The debate over free speech began after student editors at the Neshaminy Playwickian wrote an editorial on Oct. 27 on "why we refuse to use the 'R' word" -- a topic they claim "no one wants to discuss, but one that needs to be discussed" because of its offensiveness to American Indians.

"It is one of the most controversial issues in Neshaminy's history," began the editorial. "The word 'Redskin' is racist, and very much so. It is not a term of honor, but a term of hate."

The move comes as the D.C. Council made an appeal to the Washington Redskins to change their nickname for the second time in history, which was backed by hundreds of American Indians who protested the NFL team's nickname last week.

"Detractors will argue that the word is used with all due respect," read the editorial, which was supported by 14 of 21 members of the paper's staff. "But the offensiveness of a word cannot be judged by its intended meaning, but by how it is received."

Numerous editors of the Playwickian had talked about banning the use of "Redskins" since 2001. Some had avoided it, but others weren't quite so circumspect.
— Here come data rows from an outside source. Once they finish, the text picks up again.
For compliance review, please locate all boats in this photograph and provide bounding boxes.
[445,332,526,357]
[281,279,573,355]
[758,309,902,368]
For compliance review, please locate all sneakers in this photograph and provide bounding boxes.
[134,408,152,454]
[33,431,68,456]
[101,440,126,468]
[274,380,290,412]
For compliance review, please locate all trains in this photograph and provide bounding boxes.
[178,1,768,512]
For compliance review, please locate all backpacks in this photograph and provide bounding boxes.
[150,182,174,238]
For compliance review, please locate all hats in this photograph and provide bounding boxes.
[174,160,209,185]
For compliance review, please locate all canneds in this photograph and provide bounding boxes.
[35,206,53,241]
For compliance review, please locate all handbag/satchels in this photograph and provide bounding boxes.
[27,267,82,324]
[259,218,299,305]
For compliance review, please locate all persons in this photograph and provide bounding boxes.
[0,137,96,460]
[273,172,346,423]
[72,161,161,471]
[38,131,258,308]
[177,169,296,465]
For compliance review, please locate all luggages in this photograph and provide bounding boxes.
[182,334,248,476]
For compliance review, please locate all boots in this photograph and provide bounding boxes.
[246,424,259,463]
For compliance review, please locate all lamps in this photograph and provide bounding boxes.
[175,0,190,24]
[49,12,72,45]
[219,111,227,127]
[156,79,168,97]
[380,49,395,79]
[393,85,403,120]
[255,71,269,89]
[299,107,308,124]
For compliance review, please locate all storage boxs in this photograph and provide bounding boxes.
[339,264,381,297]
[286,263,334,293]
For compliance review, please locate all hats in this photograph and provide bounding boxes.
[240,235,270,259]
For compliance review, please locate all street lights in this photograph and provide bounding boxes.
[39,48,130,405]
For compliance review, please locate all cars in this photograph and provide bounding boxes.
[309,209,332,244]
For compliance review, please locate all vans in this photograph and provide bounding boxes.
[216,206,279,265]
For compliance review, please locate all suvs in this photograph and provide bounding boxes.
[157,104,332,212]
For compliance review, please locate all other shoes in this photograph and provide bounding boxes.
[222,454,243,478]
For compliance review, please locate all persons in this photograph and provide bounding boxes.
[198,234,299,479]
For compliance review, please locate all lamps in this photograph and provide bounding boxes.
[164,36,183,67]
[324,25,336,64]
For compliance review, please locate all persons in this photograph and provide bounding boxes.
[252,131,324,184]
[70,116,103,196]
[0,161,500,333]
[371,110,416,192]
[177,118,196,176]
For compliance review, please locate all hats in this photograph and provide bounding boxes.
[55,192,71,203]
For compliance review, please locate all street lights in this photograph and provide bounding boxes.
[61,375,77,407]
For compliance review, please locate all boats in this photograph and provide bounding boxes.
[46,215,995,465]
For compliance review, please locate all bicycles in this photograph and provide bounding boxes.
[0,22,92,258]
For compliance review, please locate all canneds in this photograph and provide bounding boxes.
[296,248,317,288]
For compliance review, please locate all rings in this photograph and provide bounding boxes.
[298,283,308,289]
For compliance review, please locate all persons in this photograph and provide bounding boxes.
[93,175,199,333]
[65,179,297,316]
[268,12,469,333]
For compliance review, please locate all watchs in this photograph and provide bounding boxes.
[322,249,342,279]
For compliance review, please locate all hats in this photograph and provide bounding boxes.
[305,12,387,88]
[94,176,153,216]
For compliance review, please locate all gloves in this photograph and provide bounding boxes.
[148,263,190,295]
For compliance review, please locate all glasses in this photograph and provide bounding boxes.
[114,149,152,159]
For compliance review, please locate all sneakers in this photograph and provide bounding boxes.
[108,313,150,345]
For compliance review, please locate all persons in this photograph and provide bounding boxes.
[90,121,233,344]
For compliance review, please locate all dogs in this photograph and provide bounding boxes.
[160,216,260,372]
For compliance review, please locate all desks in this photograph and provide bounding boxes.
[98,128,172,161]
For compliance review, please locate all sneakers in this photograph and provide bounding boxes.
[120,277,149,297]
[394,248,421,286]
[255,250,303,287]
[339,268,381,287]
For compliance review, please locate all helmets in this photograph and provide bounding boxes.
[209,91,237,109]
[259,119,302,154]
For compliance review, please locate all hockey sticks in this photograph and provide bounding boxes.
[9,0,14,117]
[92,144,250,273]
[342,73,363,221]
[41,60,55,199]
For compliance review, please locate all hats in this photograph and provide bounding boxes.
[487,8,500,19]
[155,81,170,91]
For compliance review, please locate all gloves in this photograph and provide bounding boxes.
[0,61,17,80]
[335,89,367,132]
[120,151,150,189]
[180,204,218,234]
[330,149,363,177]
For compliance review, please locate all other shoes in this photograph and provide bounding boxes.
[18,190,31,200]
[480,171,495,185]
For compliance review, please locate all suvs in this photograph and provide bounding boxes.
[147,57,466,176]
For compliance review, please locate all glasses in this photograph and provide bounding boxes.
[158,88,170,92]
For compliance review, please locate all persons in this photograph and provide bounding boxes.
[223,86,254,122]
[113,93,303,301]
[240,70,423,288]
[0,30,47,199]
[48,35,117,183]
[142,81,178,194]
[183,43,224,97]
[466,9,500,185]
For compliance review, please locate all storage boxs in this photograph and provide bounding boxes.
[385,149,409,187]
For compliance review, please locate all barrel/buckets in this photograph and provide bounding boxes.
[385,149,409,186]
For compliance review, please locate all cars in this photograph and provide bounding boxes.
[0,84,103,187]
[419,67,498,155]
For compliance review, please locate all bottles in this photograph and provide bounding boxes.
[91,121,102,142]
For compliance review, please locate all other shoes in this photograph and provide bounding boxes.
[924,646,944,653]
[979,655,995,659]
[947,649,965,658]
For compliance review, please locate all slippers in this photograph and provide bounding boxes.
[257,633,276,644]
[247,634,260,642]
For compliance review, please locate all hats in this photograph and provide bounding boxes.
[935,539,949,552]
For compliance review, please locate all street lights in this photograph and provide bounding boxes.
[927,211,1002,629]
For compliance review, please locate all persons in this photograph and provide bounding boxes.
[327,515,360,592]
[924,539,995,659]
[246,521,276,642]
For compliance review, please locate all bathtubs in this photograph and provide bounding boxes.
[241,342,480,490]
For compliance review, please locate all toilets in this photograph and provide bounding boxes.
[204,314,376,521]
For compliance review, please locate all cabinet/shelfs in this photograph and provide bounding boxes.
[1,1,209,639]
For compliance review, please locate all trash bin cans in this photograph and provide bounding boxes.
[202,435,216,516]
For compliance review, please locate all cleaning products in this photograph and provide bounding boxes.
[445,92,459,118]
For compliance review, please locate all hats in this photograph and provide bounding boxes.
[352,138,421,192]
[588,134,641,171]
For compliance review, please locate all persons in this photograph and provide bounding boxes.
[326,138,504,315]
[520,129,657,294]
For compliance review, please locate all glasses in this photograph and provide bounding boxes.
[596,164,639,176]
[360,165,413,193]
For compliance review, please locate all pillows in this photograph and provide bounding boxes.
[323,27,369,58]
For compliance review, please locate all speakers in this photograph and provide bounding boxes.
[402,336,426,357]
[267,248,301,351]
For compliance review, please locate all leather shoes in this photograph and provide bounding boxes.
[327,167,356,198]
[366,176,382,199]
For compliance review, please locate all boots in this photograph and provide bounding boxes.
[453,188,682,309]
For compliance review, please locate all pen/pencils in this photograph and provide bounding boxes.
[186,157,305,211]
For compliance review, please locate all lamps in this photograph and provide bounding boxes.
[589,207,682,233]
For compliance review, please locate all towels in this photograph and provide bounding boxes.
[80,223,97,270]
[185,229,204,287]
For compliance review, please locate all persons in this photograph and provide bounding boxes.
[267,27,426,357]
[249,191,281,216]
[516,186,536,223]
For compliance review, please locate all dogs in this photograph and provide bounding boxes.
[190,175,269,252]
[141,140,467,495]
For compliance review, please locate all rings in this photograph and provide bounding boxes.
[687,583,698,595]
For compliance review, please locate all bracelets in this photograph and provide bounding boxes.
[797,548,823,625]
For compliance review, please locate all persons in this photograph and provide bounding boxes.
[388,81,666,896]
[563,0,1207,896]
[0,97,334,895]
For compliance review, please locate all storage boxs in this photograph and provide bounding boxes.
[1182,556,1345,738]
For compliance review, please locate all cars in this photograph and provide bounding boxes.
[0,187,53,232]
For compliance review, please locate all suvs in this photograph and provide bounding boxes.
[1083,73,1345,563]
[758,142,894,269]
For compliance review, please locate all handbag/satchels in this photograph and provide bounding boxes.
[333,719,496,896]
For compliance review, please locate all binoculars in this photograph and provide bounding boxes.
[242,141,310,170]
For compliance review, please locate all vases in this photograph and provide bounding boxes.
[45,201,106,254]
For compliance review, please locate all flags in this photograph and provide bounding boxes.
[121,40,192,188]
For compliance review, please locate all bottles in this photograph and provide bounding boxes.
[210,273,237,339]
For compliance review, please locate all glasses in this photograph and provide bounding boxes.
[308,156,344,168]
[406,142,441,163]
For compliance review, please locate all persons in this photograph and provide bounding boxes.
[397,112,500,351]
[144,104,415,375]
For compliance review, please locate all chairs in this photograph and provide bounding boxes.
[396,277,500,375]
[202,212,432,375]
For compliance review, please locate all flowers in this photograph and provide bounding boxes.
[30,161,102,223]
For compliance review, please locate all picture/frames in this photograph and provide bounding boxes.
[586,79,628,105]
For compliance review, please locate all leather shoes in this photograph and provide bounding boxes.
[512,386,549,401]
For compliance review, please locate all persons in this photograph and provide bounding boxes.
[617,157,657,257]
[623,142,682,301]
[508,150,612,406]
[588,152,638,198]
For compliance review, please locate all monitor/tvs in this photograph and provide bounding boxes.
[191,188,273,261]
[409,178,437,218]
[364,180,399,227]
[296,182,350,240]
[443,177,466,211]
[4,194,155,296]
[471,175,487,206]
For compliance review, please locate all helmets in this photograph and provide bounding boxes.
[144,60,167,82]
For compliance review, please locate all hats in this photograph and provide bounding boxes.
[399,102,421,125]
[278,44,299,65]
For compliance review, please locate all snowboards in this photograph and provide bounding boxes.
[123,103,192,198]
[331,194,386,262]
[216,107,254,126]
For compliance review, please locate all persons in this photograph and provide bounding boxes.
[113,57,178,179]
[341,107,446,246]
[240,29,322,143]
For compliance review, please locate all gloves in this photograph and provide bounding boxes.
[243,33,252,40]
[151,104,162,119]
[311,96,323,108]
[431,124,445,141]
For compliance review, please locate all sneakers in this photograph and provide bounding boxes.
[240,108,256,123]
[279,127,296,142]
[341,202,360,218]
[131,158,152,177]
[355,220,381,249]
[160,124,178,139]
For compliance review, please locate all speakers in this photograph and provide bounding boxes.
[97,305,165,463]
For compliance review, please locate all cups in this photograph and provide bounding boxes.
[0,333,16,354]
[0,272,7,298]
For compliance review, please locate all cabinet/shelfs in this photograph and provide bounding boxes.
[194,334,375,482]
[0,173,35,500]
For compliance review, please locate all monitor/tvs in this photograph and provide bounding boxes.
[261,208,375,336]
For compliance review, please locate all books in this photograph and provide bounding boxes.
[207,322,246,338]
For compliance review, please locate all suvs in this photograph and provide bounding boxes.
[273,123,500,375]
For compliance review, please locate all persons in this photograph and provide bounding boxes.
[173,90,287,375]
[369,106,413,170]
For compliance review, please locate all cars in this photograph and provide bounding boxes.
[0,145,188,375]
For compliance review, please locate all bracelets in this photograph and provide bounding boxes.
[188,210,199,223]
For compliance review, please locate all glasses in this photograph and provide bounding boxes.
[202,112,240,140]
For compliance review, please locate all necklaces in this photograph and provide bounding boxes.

"We have been debating this, but now that it's taking flight we're like, 'We definitely need to take a stand,'" one of the paper's editors, 15-year-old Eishna Ranganathan, told ABC News Radio. "In previous years we have definitely brought it up."

For their efforts, the editors received a summons from Principal Robert McGee who praised their efforts as "valiant," but ordered they reverse the decision, students said.

McGee told The Associated Press he believes the alleged harm of using the word is debatable and that the roughly 2,600 students at the school, who are each required to write an article for Playwickian for course credit, shouldn't be precluded from writing about the Neshaminy Redskins.

"I don't think that's been decided at the national level, whether that word is or is not (offensive). It's our school mascot," he said. "I see it as a First Amendment issue running into another First Amendment issue."

The student law center and American Civil Liberties Union of Pennsylvania see it differently.

"I understand that there's an inclination to want to protect a tradition at the school. But the First Amendment is a longer and a better-established tradition," Frank LoMonte, executive director of the Student Press Law Center in Arlington, Va., told the AP.

"It's exactly what we tell young people in the abstract we want them to do: use their voices in positive ways to bring about social change. And yet when they tried to do it in practice, the school slapped them down," he said. "That's a bad place for an educator to be.

McGee said he has spoken with the school solicitor and others on the issue, while students will also be getting together with their own lawyer when they return to school on Monday.

Meanwhile, Ranganathan said the decision is actually having a positive effect at her school.

"What I've been actually finding out, a lot of people now they're actually saying they want to become more educated on this issue," she said.

The AP and ABC News Radio contributed to this report.